Ölme-öldürme yemini ettiren Emekli
Albay Fikri
Karadağ'ın başkanlığını yaptığı Ulusalcı Kuvayı Milliye Derneği'nin uyuşturucu partileri verildiği tespit edildi. İşte
Ergenekon terör örgütünün gerçek yüzünü anlatan önemli bir örnek.
.
.
.
Ergenekon iddianamesinde yer alan "Gizli Tanık 17" ifadesinde, uyuşturucu partilerini şöyle anlatıyor:
GİZLİ TANIK 17
Hüseyin Görüm derneğin teşkilatlanmadan sorumlu genel başkan yardımcısıydı. Kendisinin eski sabıkalı olduğunu biliyorum. Dernek binasının 3. katında özel bir odası vardı. Çevresine sabıkalı kişileri toplamıştı. Bunlara da anlattığım gibi çeşitli askeri rütbeler veriyordu. Bu kişilerle dernekte esrar partileri verdiğini bizzat gördüm. Raif Görüm ve Yusuf Görüm'ü Hüseyin Görüm'ün yakınları olarak biliyorum. Raif Görüm'ün esrar içmek için derneğe geldiğini, Hüseyin Görüm ile birlikte esrar içtiklerini gördüm.

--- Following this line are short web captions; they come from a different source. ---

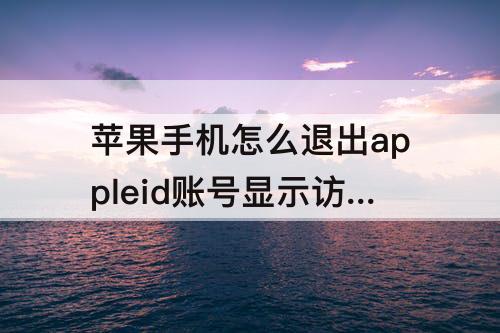 苹果手机怎么退出appleid账号显示访问限制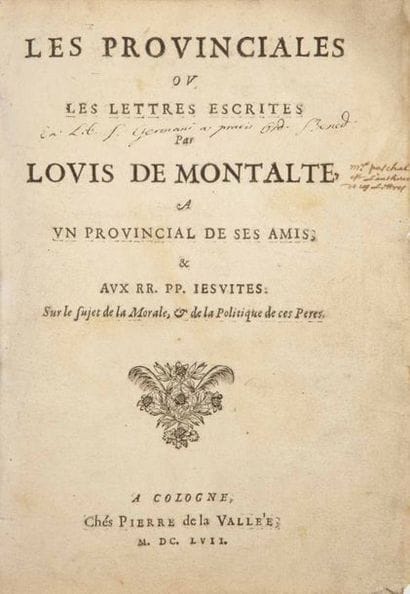 PASCAL Blaise. 


Les Provinciales ou Les...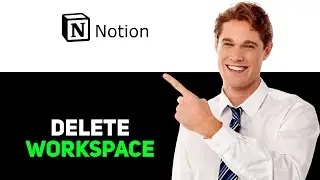How to Delete Workspace in Notion 2025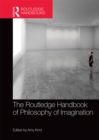 Image for The Routledge handbook of philosophy of imagination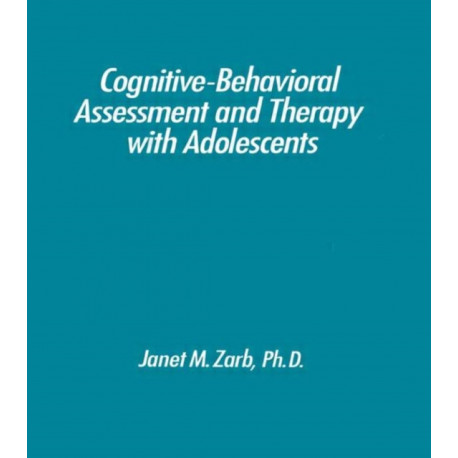 Cognitive-Behavioural Assessment And Therapy With Adolescents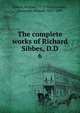The complete works of Richard Sibbes, D.D. 6, Sibbes, Richard, 1577-1635,Grosart, Alexander Balloch, 1827-1899 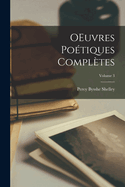 OEuvres po?tiques compl?tes; Volume 3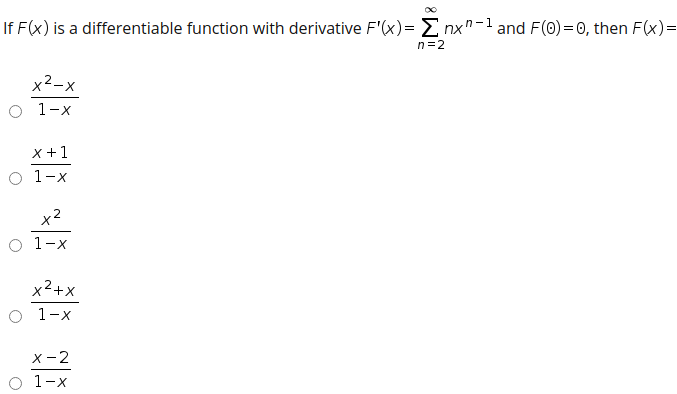 If F(x) is a differentiable function with derivative F'(x)= E nx"-1 and F(0) = 0, then F(x)=
n=2
x2-x
O 1-x
x +1
O 1-x
O 1-x
x2+x
O 1-x
x-2
O 1-x
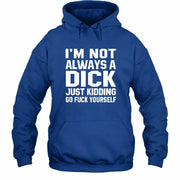 I’m Not Always a Dick – Just Kidding Go Fuck Yourself Funny Shirt - T-Shirt, Long Sleeve, Sweatshirt & Hoodie - Hoodie - Royal - Front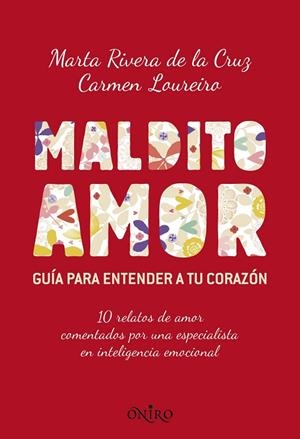MALDITO AMOR.GUÍA PARA ENTENDER A TU CORAZÓN | 9788497546256 | RIVERA DE LA CRUZ,MARTA/LOUREIRO,CARMEN | Libreria Geli - Librería Online de Girona - Comprar libros en catalán y castellano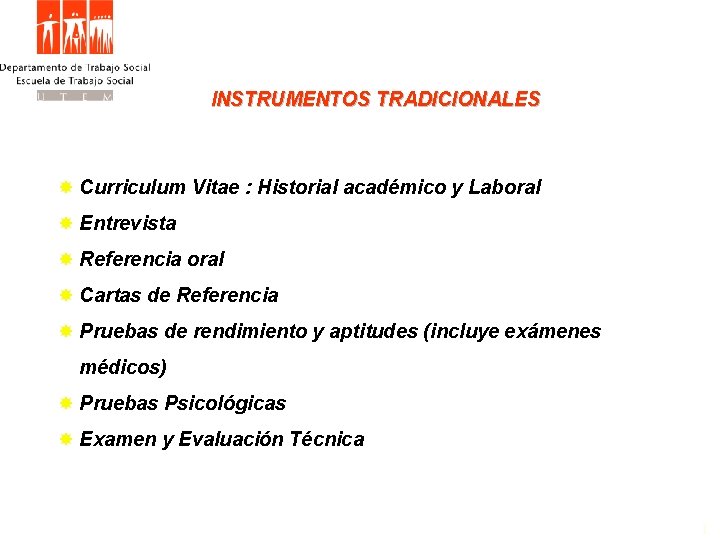 INSTRUMENTOS TRADICIONALES Curriculum Vitae : Historial académico y Laboral Entrevista Referencia oral Cartas de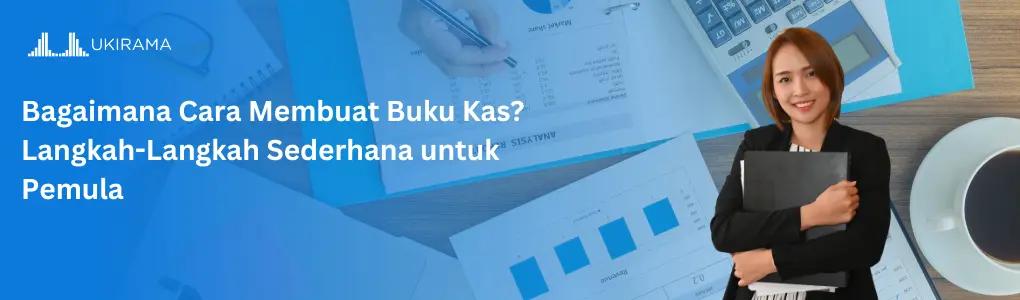 Bagaimana Cara Membuat Buku Kas? Langkah-Langkah Sederhana untuk Pemula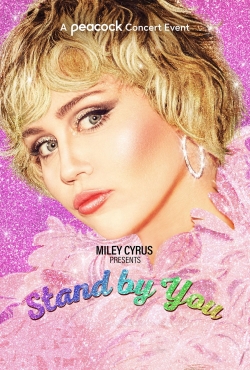 Watch Miley Cyrus Presents Stand by You movies free Primewire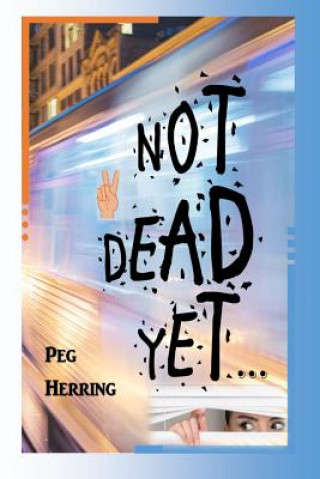 Book Not Dead Yet... Peg Herring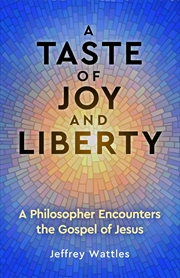 Buy A Taste of Joy and Liberty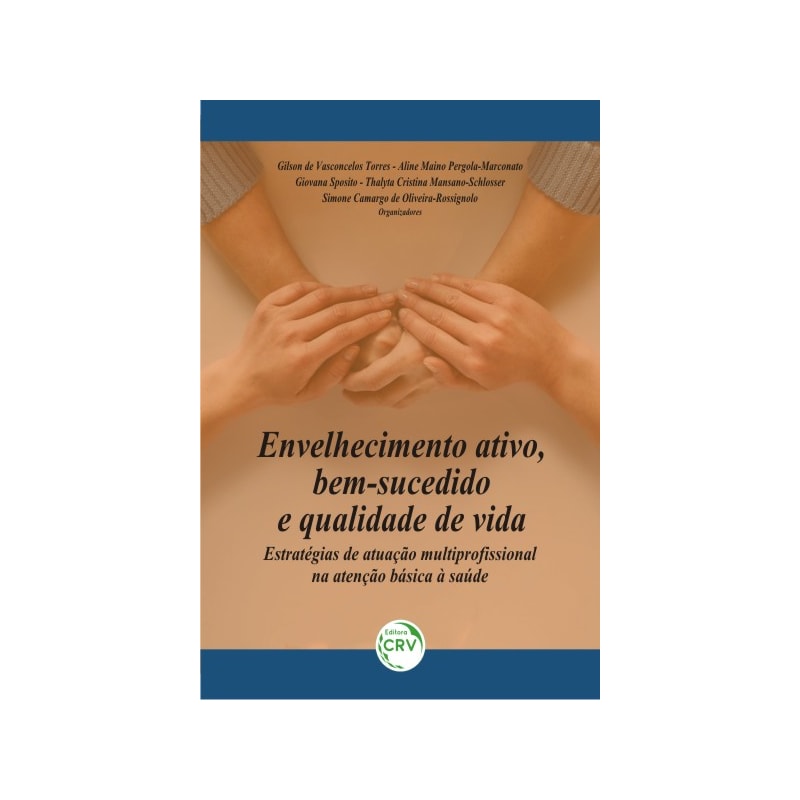 ENVELHECIMENTO ATIVO, BEM-SUCEDIDO E QUALIDADE DE VIDA: ESTRATÉGIAS DE ATUAÇÃO MULTIPROFISSIONAL NA ATENÇÃO BÁSICA À SAÚDE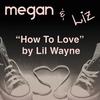 How to Love (as made famous by Lil Wayne)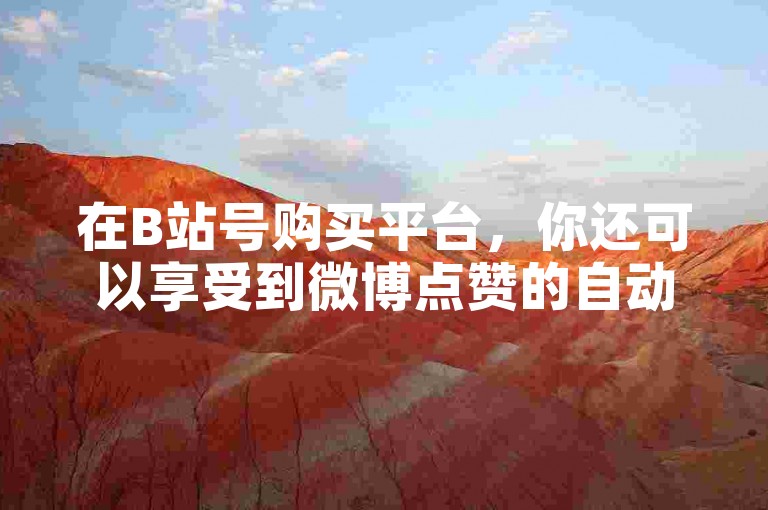 在B站号购买平台，你还可以享受到微博点赞的自动发卡服务。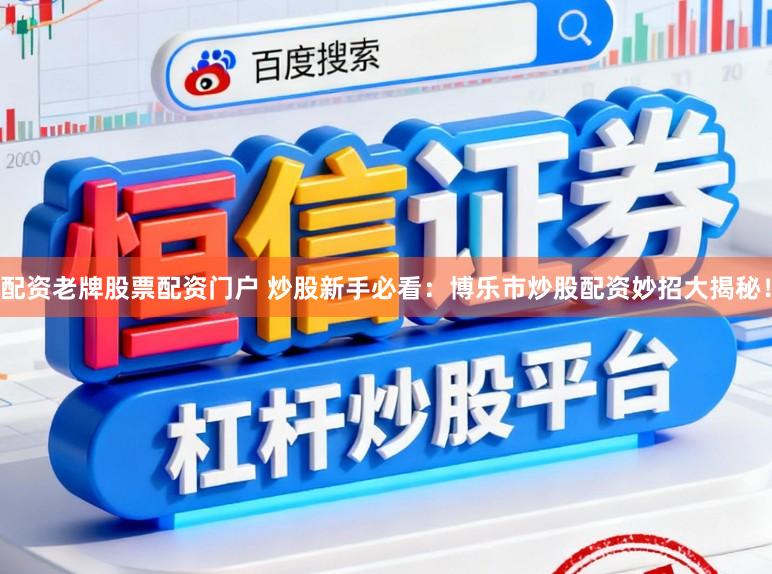 配资老牌股票配资门户 炒股新手必看：博乐市炒股配资妙招大揭秘！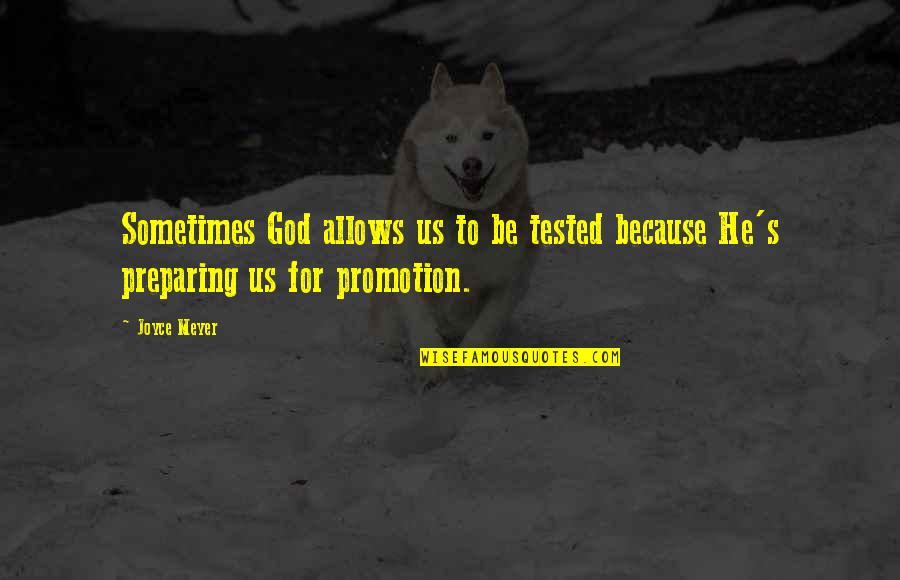Dilyara Quotes By Joyce Meyer: Sometimes God allows us to be tested because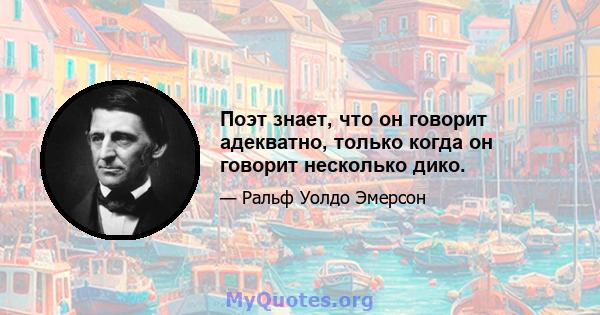 Поэт знает, что он говорит адекватно, только когда он говорит несколько дико.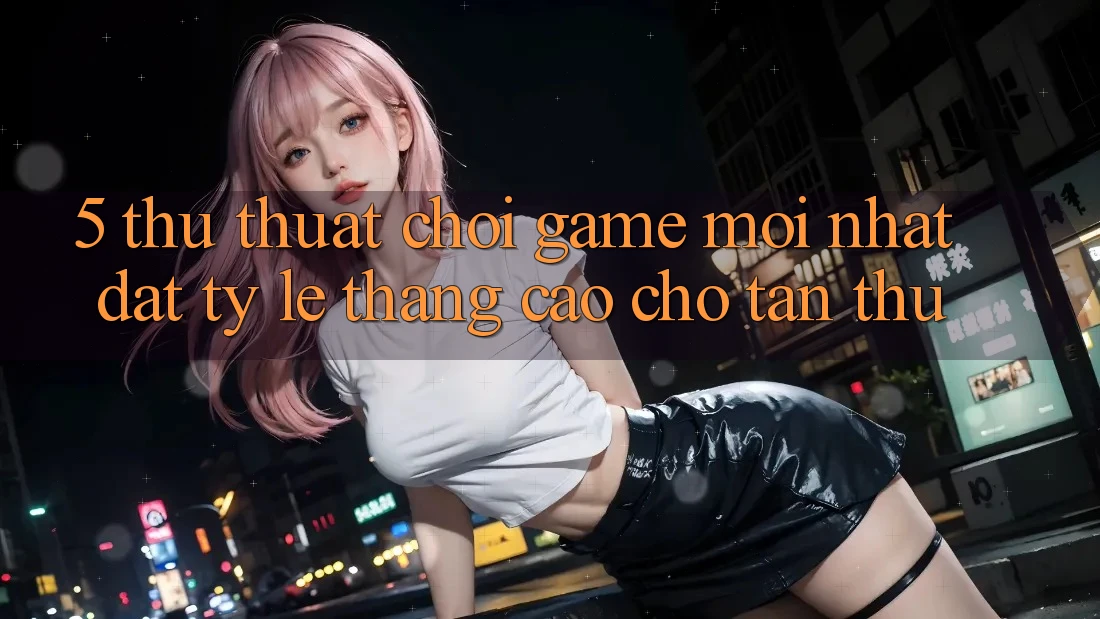 5. Thủ thuật Chơi Game Mới nhất Đạt Tỷ Lệ Thắng Cao Cho Tân Thủ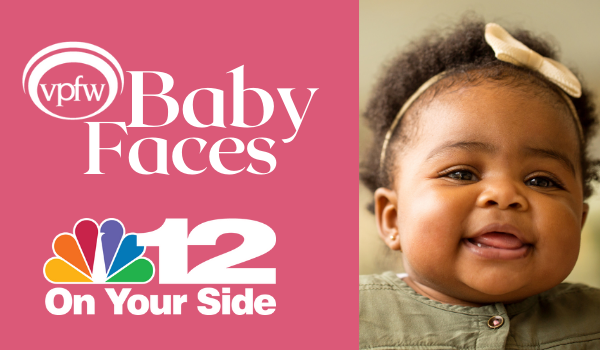 VPFW logo and NBC12 on your side logo with Baby Faces text and smiling baby girl's face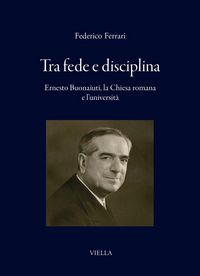 Produktbild: Tra fede e disciplina. Ernesto Buonaiuti, la Chiesa romana e l'universit&agrave;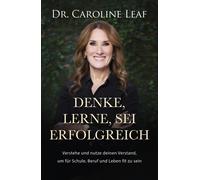 Dr. Caroline Le Denke, lerne, sei erfolgreich: Verstehe und nutze de (Tascabile)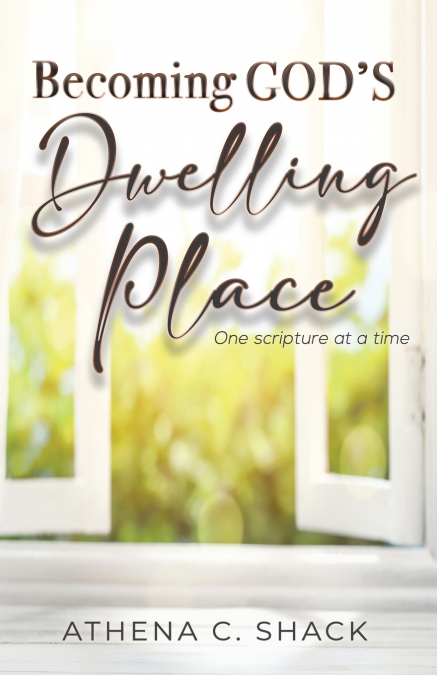 Becoming God’s Dwelling Place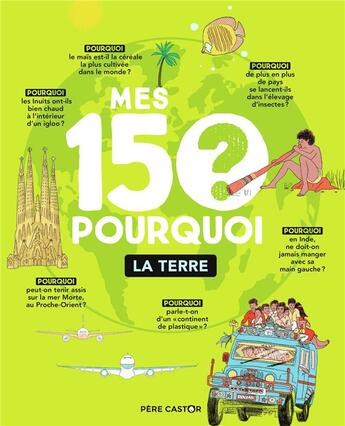 Couverture du livre « Mes 150 pourquoi t.3 ; la terre » de Anne-Claire Leveque et Stephane Nicolet aux éditions Pere Castor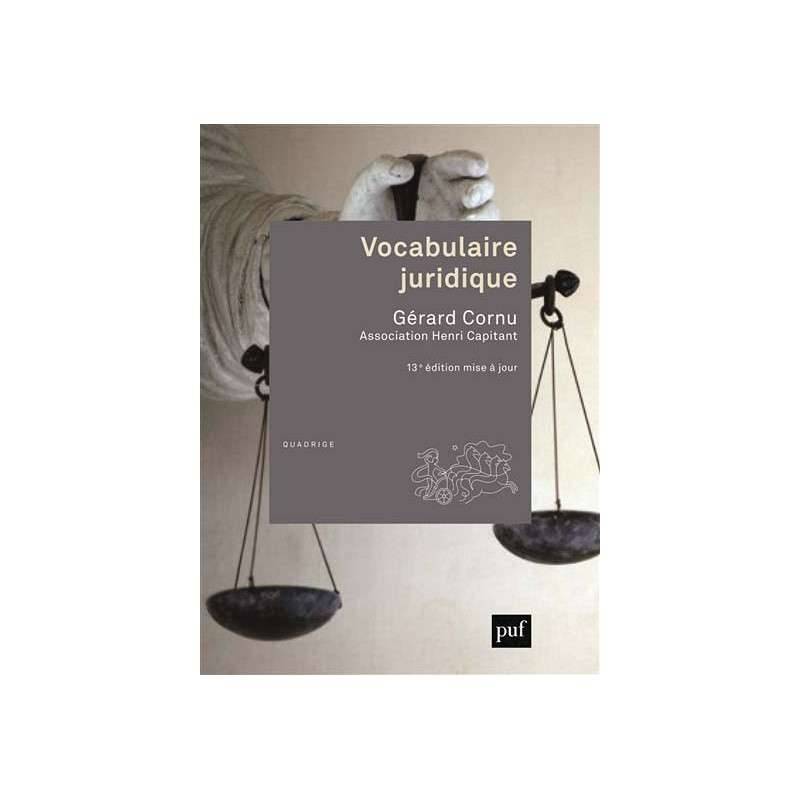 Accueil Librairie VOCABULAIRE JURIDIQUE GERARD CORNU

Gizli tanığın açıklamalarında yer alan Raif Görüm de ifadesinde, Kuvayı Milliye Derneği'nde zaman zaman uyuşturucu kullandıklarını
itiraf etti.
Dernekte sadece uyuşturucu partileri verilmediği, çok büyük miktarlarda uyuşturucu bulundurulduğu da yine ifadelerle ortaya çıktı.
Ergenekon Terör Örgütü sanıklarından Recep Gökhan Sipahioğlu, oğlu Emir'le beraber bir gün dernek binasına gider. Bundan sonrası iddianamede anlatılıyor.
RECEP GÖKHAN SİPAHİOĞLU:
"Emir'in tesadüfen derneğin alt katında esrar içen kişiler görerek kendisine söylediğini, bunun üzerine gidip baktığında gerçekten esrar içtiğini tahmin ettiği Kahraman Şahin ve Niyazi Kıyak ile isimlerini bilmediği iki kişi daha gördüğünü, bulundukları odada çuval içerisinde esrar olduğunu tahmin ettiği bir madde gördüğünü, bunu Hüseyin Görüm' e sorduğunu, onun da kendisine esrar içmenin yanlış olmadığını söylediğini, kendisinin söylenenleri yadırgadığını..."
Ergenekon'dan
tutuklu bazı zanlıların sadece uyuşturucu kullanmadıkları, aynı zamanda örgütün Türkiye'deki narkotik trafiğini ayarladığı da iddianamede yer alıyor.
Kuvayı Milliye'nin dernek binası Vakıflar Genel Müdürlüğü'ne ait ve Milli Emlaktan kiralanmıştı. Ancak kira borçları yüzünden binanın iadesi gündemdeydi. İşte o günlerde, dernekte uyuşturucu partileri veren başkan yardımcısı Hüseyin Görüm ile derneğin başkanı Fikri Karadağ bakın nasıl bir yola tevessül ediyor?
TAPE : 322
Mehmet Fikri Karadağ: Gelen giden var mı?
Hüseyin Görüm: Sabahleyin iki tane
avukat geldi buraya. müze yapıyoruz. Bizim ıvır zıvırlar var ya, böyle tarihi şeyler. orta kata koyuyoruz. eğer öyle bir şey, yani
kapatma şekline gelirse,
Atatürk'ün müzesini kapatıyorlar şeklide bütün her şeyi yığarız diyo, kimse bir şey yapamaz diyorlar.
Mehmet Fikri Karadağ: Aynen yapsınlar, şimdiden başlasınlar. onun için gereken ne varsa hemen gelip yarın imzalayayım, yazsınlar, müze haline dönüştürdük burayı falan diye.
TAPE: 323
Mehmet Fikri Karadağ: Kuvayı Milliye Atatürk müzesi diye oraya bi kağıda birşey yazdırın. O bizim eski çerçevelerden bir tanesine
koyun, cama asın kenara. Oraya bir hikaye yazdırın şeye, dersiniz, Atatürk
Misak-ı Milli kararlarını bu binada almıştır diye. O şeyin altına da yazın, asın dışarıya.